温西的行为准则一向是,给了杆子就往上爬,有时不给她也能给你爬上去。妥妥的就是纵着能翻天。
所以她这会儿胆子闷肥,仗着南习不会丢她不管,笑呵呵的问:“那我下次可以窜门吗?”
“……”不可以。
南习没见到温西会忽然这么问,猛地停了步子。她皱着眉,侧脸瞧见温西眼里零零碎碎的期待时,拒接的话语到了嘴边,最终她抿了抿唇什么也没说。
“可以吗?”温西偏开头笑了两声,并不打算就此跳过这个事。
于是她两就这样一前一后的僵持了一会,最终南习败下阵来。
南习无奈的暗叹了一口气,试探的着说:“要不你去茶馆吧,这儿不热闹。”
温西僵在原地。好半响她才转过身去,将眼底的水汽压下,只是眼尾还留着一抹不易察觉的红。
其实已经很久没人在乎过她是否喜欢热闹了。她说不上来那种感觉,就好像在外面淋雨淋习惯的人,忽然有天有人在乎了给你打了伞,哪怕只有短短片刻,也以为窥见了光。

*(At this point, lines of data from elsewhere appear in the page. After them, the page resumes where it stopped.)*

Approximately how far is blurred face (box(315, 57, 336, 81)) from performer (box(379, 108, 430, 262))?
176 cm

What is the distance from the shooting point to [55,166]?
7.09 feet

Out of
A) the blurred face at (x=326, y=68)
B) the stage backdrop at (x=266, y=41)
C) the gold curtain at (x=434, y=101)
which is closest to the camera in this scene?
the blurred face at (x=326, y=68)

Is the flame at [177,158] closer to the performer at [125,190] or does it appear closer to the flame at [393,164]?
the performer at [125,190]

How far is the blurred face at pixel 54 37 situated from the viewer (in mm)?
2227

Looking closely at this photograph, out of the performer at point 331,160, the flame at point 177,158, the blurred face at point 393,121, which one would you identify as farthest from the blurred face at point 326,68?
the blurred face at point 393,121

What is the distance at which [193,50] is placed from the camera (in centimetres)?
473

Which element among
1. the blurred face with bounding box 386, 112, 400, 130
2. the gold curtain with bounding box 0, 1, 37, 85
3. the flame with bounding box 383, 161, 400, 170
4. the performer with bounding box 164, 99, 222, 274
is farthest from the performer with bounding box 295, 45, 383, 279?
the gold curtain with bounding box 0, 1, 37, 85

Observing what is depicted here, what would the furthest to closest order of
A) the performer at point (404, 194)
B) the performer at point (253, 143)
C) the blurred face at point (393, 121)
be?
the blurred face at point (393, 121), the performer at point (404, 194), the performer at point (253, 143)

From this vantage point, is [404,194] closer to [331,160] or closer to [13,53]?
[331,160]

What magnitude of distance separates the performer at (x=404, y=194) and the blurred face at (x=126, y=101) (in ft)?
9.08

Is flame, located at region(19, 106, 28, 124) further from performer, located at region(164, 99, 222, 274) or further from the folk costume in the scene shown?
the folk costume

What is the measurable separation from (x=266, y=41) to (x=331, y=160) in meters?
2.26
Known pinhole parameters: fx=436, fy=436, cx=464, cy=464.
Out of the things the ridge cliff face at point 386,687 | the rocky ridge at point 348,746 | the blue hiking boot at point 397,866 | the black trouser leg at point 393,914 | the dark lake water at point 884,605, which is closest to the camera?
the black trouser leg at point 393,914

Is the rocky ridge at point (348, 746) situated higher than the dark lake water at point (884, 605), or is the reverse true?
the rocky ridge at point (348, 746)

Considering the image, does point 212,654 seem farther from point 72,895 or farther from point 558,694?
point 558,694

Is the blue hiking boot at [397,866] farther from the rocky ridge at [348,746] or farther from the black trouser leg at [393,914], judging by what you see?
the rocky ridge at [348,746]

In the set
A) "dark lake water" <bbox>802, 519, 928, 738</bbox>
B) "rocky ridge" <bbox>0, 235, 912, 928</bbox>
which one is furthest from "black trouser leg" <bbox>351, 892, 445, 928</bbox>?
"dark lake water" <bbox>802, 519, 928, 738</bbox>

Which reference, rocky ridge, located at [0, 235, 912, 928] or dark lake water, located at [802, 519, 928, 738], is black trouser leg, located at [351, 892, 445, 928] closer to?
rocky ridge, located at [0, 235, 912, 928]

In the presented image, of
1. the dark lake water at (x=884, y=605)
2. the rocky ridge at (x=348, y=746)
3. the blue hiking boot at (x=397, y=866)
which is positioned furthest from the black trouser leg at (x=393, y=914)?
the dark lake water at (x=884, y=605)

再转身时,她堪堪扯出了一个笑,语气听不出不对劲:“谢谢啊。”
“但我还是更喜欢你这儿。”
“嗯。”南习崩着脸,虽然她知道温西最后的答案还是停在她这儿。
“南习。”温西拎着笼子,先她一步往前了,“你多说两个字是有针扎你吗?”
“嗯。”南习薄薄的眼皮抬了抬,还是只应了一个字。
嗯个鬼头。温西心说。
尽管南习一如既往的少话,还会时不时的怼她,但她能明显感觉到有什么东西开始松动融化了。
***
巷子绕绕弯弯,路程也不算短。可不知什么时候温西便落后南习半步了,她走得轻慢,安静得不像话。行安路出来后的正街,车流声往来不息,热闹的餐点铺边热气腾腾,嘈杂的人声扑面而来。

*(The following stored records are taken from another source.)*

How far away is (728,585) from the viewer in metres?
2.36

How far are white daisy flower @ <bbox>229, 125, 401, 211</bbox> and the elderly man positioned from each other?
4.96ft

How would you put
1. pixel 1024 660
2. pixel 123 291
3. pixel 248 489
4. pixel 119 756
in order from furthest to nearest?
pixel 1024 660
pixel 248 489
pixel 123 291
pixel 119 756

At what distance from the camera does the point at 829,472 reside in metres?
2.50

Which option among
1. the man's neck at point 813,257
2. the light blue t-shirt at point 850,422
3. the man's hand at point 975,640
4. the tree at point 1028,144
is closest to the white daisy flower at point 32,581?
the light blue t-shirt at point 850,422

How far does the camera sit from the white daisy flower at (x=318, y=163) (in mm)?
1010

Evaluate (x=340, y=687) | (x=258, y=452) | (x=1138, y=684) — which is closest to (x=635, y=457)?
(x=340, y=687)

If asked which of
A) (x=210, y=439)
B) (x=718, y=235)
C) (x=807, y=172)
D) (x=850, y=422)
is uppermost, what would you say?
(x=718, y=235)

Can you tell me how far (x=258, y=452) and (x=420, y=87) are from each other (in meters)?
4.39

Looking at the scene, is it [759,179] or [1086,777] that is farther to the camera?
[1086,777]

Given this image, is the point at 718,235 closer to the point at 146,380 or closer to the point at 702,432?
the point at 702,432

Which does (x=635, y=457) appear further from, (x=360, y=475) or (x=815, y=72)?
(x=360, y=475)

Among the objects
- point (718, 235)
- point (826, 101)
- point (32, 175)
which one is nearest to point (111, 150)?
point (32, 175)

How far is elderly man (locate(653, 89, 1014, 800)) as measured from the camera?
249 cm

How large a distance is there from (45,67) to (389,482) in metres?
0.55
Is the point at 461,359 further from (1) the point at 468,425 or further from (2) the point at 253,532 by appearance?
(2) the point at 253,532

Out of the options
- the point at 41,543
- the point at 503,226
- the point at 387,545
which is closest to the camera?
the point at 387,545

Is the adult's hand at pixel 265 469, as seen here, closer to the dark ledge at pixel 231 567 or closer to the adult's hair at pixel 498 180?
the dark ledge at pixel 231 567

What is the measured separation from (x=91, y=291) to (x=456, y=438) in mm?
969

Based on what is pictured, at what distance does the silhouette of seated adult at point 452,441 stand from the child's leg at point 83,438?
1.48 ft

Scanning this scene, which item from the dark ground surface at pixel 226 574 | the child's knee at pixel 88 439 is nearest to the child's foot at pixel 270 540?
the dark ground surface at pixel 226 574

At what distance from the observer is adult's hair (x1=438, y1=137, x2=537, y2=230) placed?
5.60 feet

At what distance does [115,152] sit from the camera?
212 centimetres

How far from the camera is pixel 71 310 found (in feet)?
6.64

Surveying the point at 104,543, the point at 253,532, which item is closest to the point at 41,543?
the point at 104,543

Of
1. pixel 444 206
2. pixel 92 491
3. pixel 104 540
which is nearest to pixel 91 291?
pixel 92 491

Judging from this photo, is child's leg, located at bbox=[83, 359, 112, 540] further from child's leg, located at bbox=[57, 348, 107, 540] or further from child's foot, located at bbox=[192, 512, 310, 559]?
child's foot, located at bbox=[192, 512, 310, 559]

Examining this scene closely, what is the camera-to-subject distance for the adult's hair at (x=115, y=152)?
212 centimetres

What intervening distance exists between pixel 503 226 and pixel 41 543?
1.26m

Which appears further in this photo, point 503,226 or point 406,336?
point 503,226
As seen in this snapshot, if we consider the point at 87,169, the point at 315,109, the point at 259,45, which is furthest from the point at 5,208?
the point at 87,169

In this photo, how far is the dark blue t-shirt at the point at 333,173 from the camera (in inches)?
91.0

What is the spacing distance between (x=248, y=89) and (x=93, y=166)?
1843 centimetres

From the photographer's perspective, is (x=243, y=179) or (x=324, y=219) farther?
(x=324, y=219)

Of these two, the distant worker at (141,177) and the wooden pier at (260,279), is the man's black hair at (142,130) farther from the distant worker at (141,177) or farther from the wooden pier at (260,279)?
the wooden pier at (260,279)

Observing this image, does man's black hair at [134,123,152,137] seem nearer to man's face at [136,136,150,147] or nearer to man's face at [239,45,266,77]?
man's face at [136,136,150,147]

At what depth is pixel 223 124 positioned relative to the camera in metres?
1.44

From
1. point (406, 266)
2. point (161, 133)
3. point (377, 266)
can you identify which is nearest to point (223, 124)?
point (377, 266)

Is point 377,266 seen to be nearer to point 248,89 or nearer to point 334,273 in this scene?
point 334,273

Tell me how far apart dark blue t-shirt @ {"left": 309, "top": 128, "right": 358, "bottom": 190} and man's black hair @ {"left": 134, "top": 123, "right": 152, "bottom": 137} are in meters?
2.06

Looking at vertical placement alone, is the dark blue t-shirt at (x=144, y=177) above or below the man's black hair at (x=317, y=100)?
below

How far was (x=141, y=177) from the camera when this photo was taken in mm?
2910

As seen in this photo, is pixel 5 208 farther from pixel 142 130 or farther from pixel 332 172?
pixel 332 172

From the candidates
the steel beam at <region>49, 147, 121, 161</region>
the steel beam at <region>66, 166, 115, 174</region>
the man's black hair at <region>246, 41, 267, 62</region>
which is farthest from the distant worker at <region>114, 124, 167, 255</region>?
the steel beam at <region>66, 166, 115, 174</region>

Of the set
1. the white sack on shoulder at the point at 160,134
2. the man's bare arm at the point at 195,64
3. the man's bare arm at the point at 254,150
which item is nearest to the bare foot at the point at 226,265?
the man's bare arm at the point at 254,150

就在南习以为某人真的要做一路哑巴时,她却忽然开了口,说话的时候远处投来的聚光在她脸上渡了一层明暗晃眼的光影,她抬手遮却,问:“为什么要将这些鸟送到茶馆里?”
南习顿了一下,转头看着她,薄唇动了动,刚想开口,却听见她说:“因为那儿更像归属吗?”

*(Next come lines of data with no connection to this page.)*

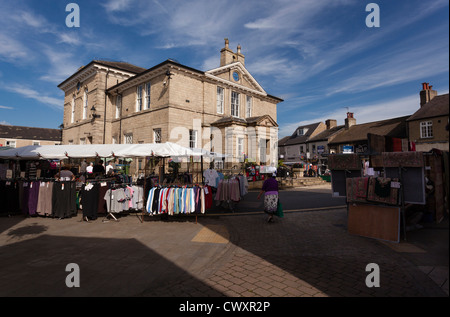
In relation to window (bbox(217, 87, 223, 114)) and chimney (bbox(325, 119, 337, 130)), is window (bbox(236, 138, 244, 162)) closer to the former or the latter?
window (bbox(217, 87, 223, 114))

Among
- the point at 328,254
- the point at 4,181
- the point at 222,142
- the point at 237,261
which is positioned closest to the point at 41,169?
the point at 4,181

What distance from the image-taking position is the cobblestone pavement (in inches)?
147

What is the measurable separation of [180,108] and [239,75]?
34.0 ft

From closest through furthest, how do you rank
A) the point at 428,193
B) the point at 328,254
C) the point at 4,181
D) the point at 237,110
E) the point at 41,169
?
the point at 328,254 < the point at 428,193 < the point at 4,181 < the point at 41,169 < the point at 237,110

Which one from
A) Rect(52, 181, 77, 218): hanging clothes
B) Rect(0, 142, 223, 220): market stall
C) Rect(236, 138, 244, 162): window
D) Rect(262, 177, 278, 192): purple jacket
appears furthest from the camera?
Rect(236, 138, 244, 162): window

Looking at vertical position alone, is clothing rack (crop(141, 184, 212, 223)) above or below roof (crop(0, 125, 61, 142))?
below

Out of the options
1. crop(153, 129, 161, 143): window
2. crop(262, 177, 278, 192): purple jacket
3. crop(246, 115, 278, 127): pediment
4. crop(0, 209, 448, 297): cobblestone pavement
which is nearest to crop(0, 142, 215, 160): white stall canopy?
crop(0, 209, 448, 297): cobblestone pavement

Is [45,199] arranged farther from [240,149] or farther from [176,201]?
[240,149]

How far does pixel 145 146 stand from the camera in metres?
9.80

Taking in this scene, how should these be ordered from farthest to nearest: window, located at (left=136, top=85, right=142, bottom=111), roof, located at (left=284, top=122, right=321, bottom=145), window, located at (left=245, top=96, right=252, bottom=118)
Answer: roof, located at (left=284, top=122, right=321, bottom=145) → window, located at (left=245, top=96, right=252, bottom=118) → window, located at (left=136, top=85, right=142, bottom=111)

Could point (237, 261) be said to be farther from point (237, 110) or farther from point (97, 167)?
point (237, 110)

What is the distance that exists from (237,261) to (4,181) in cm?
1032

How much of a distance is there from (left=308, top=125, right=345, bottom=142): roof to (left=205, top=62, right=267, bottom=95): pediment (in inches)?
678

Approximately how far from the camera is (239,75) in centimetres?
2922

她说话的时候始终没转头,声音倦倦的,又低又轻。只是拇指有一搭没一搭地拨开着笼子上的绿叶时,一面被手遮下的聚光里,余下的衬着她轮廊清冷。
南习看着她,没吭声。
周遭的车流量到了点增增减减,嘈杂的人声在这一刻远去模糊,又近在咫尺。
温西也没想着南习会回答她,本想着岔个话题,南习却忽然应了一声。
两人离得不远,那声“嗯”混在嘈杂的人声,温西差点以为自己听错了。
温西愣了一下,看向南习,就听见她说:“它们多数都是不太健康的鸟儿,南姐专业修的是兽医方面的。”
温西想了两秒,迟疑着问:“那她现在?”
南习闻言顿了一下,指尖曲起将鸟往安全区拢了拢,视线落在远处的茶馆上,说:“医院茶馆两头跑。”
片刻后,温西垂手转过脸,余光还是那栋茶馆,“为什么?”
南习言简意赅地说,“茶馆是故人所留。”
这次轮到温西不吭声了。
到茶馆时,时间还早,阳光转了一轮又重新明亮了起来。
今儿的茶馆看着着实冷清,几乎没什么人。于是热闹人声少了,虫鸣鸟悦多了,便又是另一番意境。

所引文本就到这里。